Eastern China is in the midst of a two-decade-long cooling trend, according to a new study, which labeled it a continuation of the “warming hiatus” that global temperatures experienced in the early 21st century.
“During the past two decades since 1997, eastern China has experienced a warming hiatus punctuated by significant cooling in minimum temperature (Tmin), particularly during early-mid winter,” researchers with the China Meteorological Administration wrote in their July study.
An incredibly strong El Nino warming event largely ended the 15-year global warming “hiatus” in global average temperatures — and the two-decade hiatus in satellite data warming — but not in eastern China.
“There is no evidence indicating a termination of the recent warming hiatus in eastern China,” researchers found. “The question of when the accelerated warming trend will resume needs to be answered by climate model prediction.”
The study found from 1998 to 2013 “the domain-averaged Tmin exhibited the strongest cooling trend and the number of significant cooling stations peaked.” There was “significant cooling” in minimum temperatures through 2016 in northern China, the Yangtze-Huai River Valley, and southern China.
“This sustained hiatus gave rise to increasingly frequent and severe cold extremes there,” researchers wrote.
“Concerning its prolonged persistency and great cooling rate, the recent warming hiatus over eastern China deviates much from most historical short-term trends during the past five decades and thus could be viewed as an outlier against the prevalent warming context,” researchers stated.
The Chinese report comes amid media fervor over a new study claiming a less than 5 percent chance the Earth will avoid “dangerous” levels of global warming by the end of the century.
“The likely range of global temperature increase is 2.0-4.9 [degrees Celsius] and our median forecast is 3.2 C,” Adrian Raftery, the study’s co-author, told CNN.

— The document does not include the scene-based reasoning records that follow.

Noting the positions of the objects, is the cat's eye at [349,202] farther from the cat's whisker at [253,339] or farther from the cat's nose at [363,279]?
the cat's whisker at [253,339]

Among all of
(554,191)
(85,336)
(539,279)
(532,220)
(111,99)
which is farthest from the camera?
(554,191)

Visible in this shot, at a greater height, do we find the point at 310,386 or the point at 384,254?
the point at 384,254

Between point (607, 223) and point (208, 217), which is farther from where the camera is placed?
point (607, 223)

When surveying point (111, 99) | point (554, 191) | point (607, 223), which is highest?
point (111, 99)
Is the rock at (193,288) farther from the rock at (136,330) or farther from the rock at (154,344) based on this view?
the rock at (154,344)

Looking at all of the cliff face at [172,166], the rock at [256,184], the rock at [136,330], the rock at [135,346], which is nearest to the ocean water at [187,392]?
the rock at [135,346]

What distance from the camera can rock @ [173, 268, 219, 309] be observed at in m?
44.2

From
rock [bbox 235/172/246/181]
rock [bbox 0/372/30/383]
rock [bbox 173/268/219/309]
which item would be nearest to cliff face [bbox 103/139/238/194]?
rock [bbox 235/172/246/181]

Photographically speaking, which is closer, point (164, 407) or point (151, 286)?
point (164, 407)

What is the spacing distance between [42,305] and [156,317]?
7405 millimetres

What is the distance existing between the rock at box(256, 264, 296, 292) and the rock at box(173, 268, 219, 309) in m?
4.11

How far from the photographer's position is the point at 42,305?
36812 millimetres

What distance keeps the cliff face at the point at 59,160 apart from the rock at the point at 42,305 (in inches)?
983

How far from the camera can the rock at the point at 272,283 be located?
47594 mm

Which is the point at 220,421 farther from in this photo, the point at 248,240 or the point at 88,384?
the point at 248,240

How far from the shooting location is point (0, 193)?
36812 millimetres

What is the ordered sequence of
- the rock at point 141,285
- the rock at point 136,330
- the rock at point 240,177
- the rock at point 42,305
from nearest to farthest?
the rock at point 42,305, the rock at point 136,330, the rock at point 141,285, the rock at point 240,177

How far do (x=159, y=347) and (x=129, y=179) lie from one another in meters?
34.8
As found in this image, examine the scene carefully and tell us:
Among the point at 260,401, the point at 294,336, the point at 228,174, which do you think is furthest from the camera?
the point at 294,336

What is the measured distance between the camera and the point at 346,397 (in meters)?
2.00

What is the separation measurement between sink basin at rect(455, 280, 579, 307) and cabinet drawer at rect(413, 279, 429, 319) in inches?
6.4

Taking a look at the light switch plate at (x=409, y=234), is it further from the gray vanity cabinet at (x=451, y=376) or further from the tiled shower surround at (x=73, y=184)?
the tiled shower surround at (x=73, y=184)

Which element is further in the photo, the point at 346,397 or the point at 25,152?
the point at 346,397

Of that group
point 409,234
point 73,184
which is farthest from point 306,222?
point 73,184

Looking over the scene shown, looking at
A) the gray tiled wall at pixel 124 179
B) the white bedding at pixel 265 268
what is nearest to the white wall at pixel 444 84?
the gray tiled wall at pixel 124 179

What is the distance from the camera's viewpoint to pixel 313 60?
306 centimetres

“Our model is based on data which already show the effect of existing emission mitigation policies,” Raftery said. “Achieving the goal of less than 1.5 C warming will require carbon intensity to decline much faster than in the recent past.”
CNN warned that warming above 2 degrees Celsius above pre-industrial temperatures would result in “[r]ising seas, mass extinctions, super droughts, increased wildfires, intense hurricanes, decreased crops and fresh water and the melting of the Arctic are expected.”
“The impact on human health would be profound,” CNN reported. Rising temperatures and shifts in weather would lead to reduced air quality, food, and water contamination, more infections carried by mosquitoes and ticks and stress on mental health.”